Asia’s cotton-yarn market: big, stable, and running out of easy growth

By 2035, volumes may barely move; the real contest will be over value, efficiency and market share.

Asia’s cotton-yarn market remains enormous but is settling into a low-growth future. A new IndexBox outlook projects market volume to reach 20m tonnes by 2035, with market value rising to $66.1bn—a slow grind, not a boom.

In 2024, consumption edged down 0.5% to 20m tonnes, while market value fell 5.9% to $62.9bn, reflecting weaker pricing rather than a collapse in physical demand. Production stayed broadly flat at 20m tonnes.

China, India and Pakistan dominate both consumption and output—together accounting for roughly three-quarters of the region’s totals. India stands out for stronger consumption growth over the past decade, while Uzbekistan is the fastest-expanding producer.

Trade flows tell a more revealing story. Imports fell to 2.7m tonnes ($7.4bn), with China absorbing the bulk. Exports rose slightly to 3.3m tonnes ($10.1bn), led by India and Vietnam—but export values have weakened as prices have drifted down.

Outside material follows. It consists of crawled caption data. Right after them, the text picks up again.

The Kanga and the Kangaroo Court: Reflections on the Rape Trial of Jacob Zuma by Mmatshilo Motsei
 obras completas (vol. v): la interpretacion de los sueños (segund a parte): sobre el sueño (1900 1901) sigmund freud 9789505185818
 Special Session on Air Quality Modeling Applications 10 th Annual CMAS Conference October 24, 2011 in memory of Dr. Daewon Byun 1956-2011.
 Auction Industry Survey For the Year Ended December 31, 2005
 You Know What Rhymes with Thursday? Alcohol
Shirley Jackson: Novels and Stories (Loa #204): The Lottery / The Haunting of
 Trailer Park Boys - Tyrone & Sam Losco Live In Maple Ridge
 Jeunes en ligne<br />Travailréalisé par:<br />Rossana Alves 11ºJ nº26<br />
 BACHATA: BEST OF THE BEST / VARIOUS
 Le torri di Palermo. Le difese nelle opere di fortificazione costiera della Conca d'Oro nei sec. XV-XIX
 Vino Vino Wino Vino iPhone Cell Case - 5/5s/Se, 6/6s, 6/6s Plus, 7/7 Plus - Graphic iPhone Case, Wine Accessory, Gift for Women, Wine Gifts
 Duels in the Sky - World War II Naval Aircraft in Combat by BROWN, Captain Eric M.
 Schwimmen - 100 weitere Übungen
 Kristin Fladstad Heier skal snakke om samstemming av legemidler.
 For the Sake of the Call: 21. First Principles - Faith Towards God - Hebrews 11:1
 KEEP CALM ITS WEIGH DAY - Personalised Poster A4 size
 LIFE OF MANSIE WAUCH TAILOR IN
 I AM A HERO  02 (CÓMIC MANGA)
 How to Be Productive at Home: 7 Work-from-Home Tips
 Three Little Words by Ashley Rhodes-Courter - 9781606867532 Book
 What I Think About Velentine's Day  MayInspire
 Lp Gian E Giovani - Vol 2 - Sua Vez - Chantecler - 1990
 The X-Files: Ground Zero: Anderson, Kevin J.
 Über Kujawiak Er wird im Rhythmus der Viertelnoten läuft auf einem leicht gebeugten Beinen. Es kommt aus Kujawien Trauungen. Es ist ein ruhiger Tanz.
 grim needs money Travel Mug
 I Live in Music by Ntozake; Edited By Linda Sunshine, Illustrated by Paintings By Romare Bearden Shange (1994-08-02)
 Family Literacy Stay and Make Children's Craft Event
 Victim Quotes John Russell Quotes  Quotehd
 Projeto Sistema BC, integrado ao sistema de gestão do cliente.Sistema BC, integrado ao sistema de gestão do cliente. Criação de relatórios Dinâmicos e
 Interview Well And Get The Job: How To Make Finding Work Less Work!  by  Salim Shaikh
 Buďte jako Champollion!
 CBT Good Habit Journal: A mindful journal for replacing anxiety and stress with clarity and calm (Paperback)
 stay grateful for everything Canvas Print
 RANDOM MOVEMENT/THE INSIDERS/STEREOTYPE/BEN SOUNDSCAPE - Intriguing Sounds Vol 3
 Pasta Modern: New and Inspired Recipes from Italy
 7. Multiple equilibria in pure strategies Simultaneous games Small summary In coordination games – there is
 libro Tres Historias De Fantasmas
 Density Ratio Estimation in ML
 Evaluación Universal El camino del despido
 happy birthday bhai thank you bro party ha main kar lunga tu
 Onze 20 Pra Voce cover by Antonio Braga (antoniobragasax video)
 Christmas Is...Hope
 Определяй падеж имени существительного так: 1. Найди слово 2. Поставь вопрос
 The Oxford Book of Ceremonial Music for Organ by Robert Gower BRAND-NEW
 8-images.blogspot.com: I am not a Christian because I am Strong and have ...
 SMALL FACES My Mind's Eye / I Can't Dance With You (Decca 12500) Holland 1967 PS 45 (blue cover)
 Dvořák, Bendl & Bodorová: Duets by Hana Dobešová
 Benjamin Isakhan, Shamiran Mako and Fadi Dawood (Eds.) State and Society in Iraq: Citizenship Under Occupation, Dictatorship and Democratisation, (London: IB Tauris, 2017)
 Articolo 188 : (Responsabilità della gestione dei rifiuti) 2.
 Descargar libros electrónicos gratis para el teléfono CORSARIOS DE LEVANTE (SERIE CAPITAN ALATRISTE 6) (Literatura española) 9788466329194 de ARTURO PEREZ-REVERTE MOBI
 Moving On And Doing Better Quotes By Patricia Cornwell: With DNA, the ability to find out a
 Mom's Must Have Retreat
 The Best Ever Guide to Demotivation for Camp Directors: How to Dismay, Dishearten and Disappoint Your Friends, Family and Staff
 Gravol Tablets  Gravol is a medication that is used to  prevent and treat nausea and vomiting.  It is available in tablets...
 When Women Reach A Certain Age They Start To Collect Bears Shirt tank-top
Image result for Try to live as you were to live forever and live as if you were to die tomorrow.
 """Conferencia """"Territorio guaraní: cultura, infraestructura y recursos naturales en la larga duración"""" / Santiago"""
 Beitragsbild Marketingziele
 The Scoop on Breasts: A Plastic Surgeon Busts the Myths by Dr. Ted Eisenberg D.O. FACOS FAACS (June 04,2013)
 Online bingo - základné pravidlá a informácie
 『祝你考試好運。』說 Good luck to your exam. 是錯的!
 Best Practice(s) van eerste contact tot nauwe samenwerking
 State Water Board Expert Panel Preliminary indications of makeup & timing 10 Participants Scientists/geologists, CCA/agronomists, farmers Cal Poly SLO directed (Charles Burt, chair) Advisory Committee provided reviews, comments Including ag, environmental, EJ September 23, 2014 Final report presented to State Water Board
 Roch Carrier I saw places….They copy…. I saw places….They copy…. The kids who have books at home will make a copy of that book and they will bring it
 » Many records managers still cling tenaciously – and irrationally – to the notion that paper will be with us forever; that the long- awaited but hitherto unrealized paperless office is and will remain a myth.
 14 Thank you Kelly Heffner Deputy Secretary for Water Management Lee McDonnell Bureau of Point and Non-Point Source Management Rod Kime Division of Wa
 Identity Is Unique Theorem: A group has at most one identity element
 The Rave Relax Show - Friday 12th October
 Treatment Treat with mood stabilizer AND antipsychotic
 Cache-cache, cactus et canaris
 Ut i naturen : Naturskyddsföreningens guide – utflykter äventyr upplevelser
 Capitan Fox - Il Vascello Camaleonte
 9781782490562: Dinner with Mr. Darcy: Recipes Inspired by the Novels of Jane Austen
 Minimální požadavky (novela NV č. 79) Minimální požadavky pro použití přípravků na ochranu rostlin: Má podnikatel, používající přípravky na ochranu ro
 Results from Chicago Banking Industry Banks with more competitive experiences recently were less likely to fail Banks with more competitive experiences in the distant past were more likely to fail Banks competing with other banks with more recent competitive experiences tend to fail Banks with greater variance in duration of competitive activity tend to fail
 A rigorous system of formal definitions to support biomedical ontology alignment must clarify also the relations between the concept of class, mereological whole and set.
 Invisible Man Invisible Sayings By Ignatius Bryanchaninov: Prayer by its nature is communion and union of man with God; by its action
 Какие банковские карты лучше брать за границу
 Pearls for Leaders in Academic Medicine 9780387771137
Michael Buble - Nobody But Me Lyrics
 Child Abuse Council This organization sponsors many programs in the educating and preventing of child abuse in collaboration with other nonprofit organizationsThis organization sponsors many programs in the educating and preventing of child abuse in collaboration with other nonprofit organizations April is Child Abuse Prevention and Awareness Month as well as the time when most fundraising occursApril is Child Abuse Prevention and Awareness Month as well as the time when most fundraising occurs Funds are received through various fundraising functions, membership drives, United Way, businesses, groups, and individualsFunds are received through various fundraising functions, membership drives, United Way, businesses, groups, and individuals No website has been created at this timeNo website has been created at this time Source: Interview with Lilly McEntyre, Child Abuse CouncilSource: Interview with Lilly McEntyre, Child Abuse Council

In other words, Asia is making—and using—most of its yarn at home, while competition in traded yarn is tightening and becoming more price-sensitive.

With forecast volume CAGR of only +0.1% to 2035 (value +0.5%), winners will be those who shift the basis of competition: better energy productivity, higher-end counts and blends, faster lead times, and credibility on sustainability and traceability—because mere capacity will no longer be enough.